The Public Prosecution Service (PPS) is facing mounting criticism after a decision to reinstate an attempted murder charge against 75-year-old Army veteran, Dennis Hutchings.
Mr Donaldson has vowed to raise the case with the Secretary of State as a matter of urgency.
"I have always supported our legal and judicial system, unlike some who for many years refused to recognise the courts and support the rule of law. Dennis Hutchings has twice been investigated in this case and twice told he had no case to answer," he said.
Mr Donaldson also claimed that many people in the community, himself included, are losing confidence in the ability of the PPS to deal with legacy cases.

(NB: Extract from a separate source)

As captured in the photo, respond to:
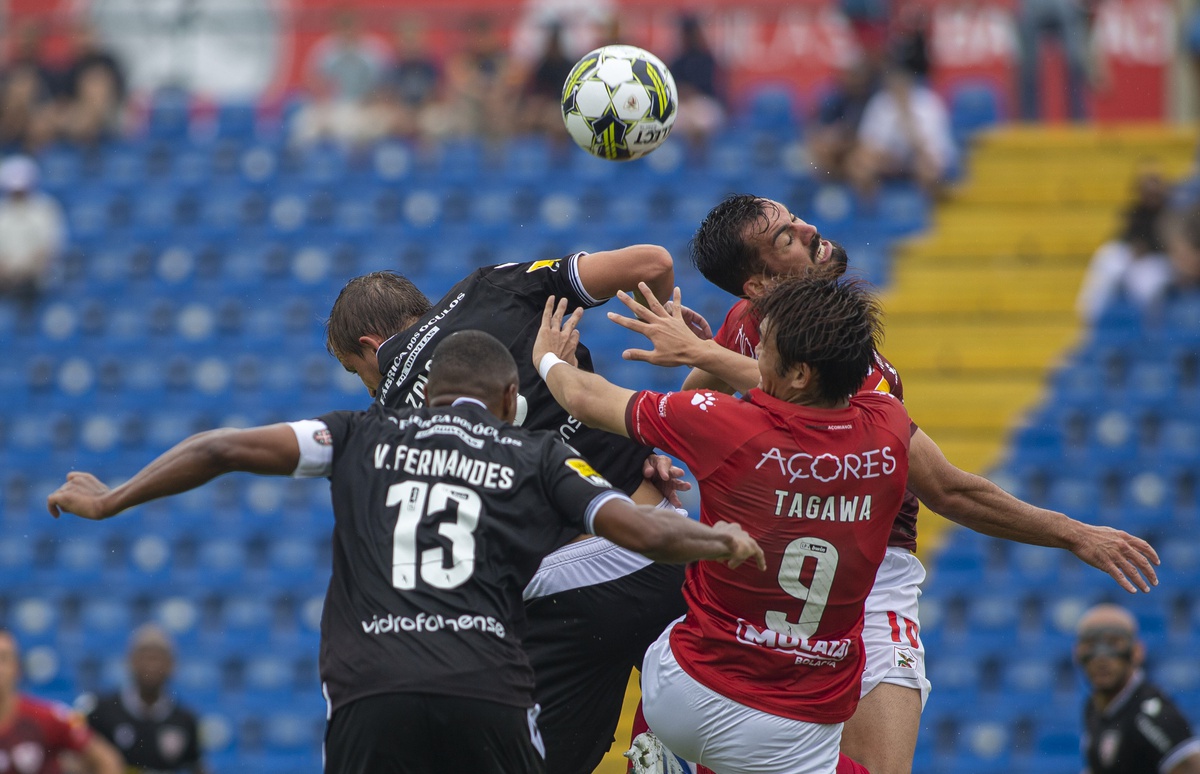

He added: "The role of the PPS and the Director in legacy cases has now become a major issue for us in the negotiations about how we deal with our troubled past."
Mr Hutchings has previously been charged in relation to the fatal shooting of John-Pat Cunningham near the Tyrone village of Benburb in 1974, but in March a judge said there was insufficient evidence to proceed with a case against him.
A Historical Enquiries Team investigation also found that Hutchings, who is the only living witness, had no case to answer.
The PPS decision on Friday to restore the charge sparked anger among unionist politicians and veterans amid already existing tensions over a perceived witch-hunt of former members of the security force.
Ulster Unionist MP and former army officer Danny Kinahan also hit out at the decision and said the credibility of the PPS has been "shot to pieces".
"The pursuit against Corporal Major Dennis Hutchings is perceived by many as a witch-hunt," he said.
"While 'On the Run' IRA suspects received comfort letters from the government effectively making them immune from prosecution, Dennis Hutchings is being re-tried for a case that he has twice been told he has no case to answer, and where he is the only living witness.
In a statement, a PPS spokesperson confirmed that an indictment presented at the Crown Court in this case includes the charge of attempted murder and insisted that "all decisions are taken in strict accordance with the PPS Code for Prosecutors".
He added: "As this case is currently before the courts it would be inappropriate to comment further."
Earlier this year, Director of Public Prosecutions Barra McGrory QC strongly rejected claims that prosecutors are involved in a "witch-hunt" against former soldiers.
"The simple and clear reality is that we deal with cases as they are referred to us, in accordance with the Code for Prosecutors," he said in January.
"There is no imbalance of approach within the PPS."